### Aufgabenziel
Drucke den Text über die Brücken an der Ahr vollständig und Wort für Wort ab.

### Text zur Analyse
+ + + +

Die Brücke an der Kläranlage
Ähnlich erging es der Brücke, die die Ahr überspannte und zur Kläranlage führte. Auch sie wurde vom Hochwasser zerstört und zunächst durch eine Behelfsbrücke ersetzt. Die Reste der nach dem Hochwasser von 1910 aus Beton gebauten und mit Naturstein verklinkerten Flussquerung wurden nach der Flut aus dem Flussbett geräumt.
Seit 1973 außer Dienst: Die Bahnbrücke
Über die Zukunft der 1912 in Betrieb gegangenen, mit dem Rückbau der Strecke im Jahr 1973 aber außer Dienst gestellten, ehemaligen Bahnbrücke, entbrannte nach der Flut ein heftiger Streit. Die Pfeiler dieser Gemeinde-Brücke, wurden unterspült. Laut Experten wäre eine Rettung möglich, aber sehr kostspielig; eine Million Euro, ein kompletter Jahreshaushalt wäre erforderlich. Ortsbürgermeister Reuter argumentierte, dass ein Abriss auch die kleinen, bei der Flut blockierten Steinbögen beseitigen würde, so dass künftige Hochwasser besser abfließen könnten und die Überflutungsgefahr für Dorf und Klärwerk verringert würden. Eine von Ariane Weigand, Sonja Spitzley und Doris Steilen gegründete Initiative machte sich dafür stark, dass die mit 15 Metern außergewöhnlich hohe Brücke trotzdem erhalten bleibt. Sie wäre nämlich eine der wenigen noch im Ahrtal existierenden Bruchsteinbrücken und trage wesentlich zum Landschaftsbild im Bereich des unterhalb von Dümpelfeld gelegenen Ahrbogens bei.

+ + + +

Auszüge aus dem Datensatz
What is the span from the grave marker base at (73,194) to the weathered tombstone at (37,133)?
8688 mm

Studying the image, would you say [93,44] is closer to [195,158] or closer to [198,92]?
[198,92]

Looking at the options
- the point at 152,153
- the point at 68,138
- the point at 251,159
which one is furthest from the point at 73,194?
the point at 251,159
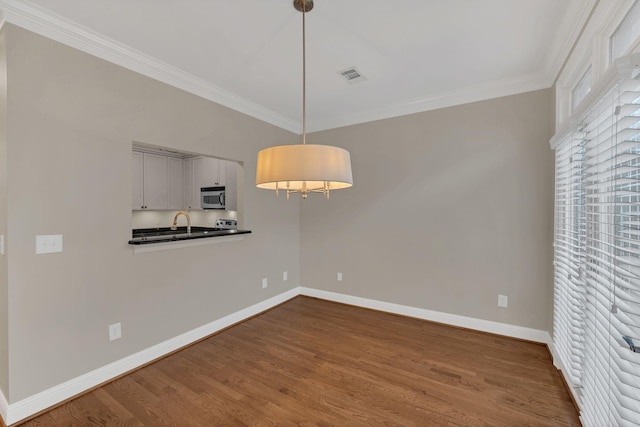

+ + + +

### Antwortteil
Die Brücke an der Kläranlage
Ähnlich erging es der Brücke, die die Ahr überspannte und zur Kläranlage führte. Auch sie wurde vom Hochwasser zerstört und zunächst durch eine Behelfsbrücke ersetzt. Die Reste der nach dem Hochwasser von 1910 aus Beton gebauten und mit Naturstein verklinkerten Flussquerung wurden nach der Flut aus dem Flussbett geräumt.
Seit 1973 außer Dienst: Die Bahnbrücke
Über die Zukunft der 1912 in Betrieb gegangenen, mit dem Rückbau der Strecke im Jahr 1973 aber außer Dienst gestellten, ehemaligen Bahnbrücke, entbrannte nach der Flut ein heftiger Streit. Die Pfeiler dieser Gemeinde-Brücke, wurden unterspült. Laut Experten wäre eine Rettung möglich, aber sehr kostspielig; eine Million Euro, ein kompletter Jahreshaushalt wäre erforderlich. Ortsbürgermeister Reuter argumentierte, dass ein Abriss auch die kleinen, bei der Flut blockierten Steinbögen beseitigen würde, so dass künftige Hochwasser besser abfließen könnten und die Überflutungsgefahr für Dorf und Klärwerk verringert würden. Eine von Ariane Weigand, Sonja Spitzley und Doris Steilen gegründete Initiative machte sich dafür stark, dass die mit 15 Metern außergewöhnlich hohe Brücke trotzdem erhalten bleibt. Sie wäre nämlich eine der wenigen noch im Ahrtal existierenden Bruchsteinbrücken und trage wesentlich zum Landschaftsbild im Bereich des unterhalb von Dümpelfeld gelegenen Ahrbogens bei.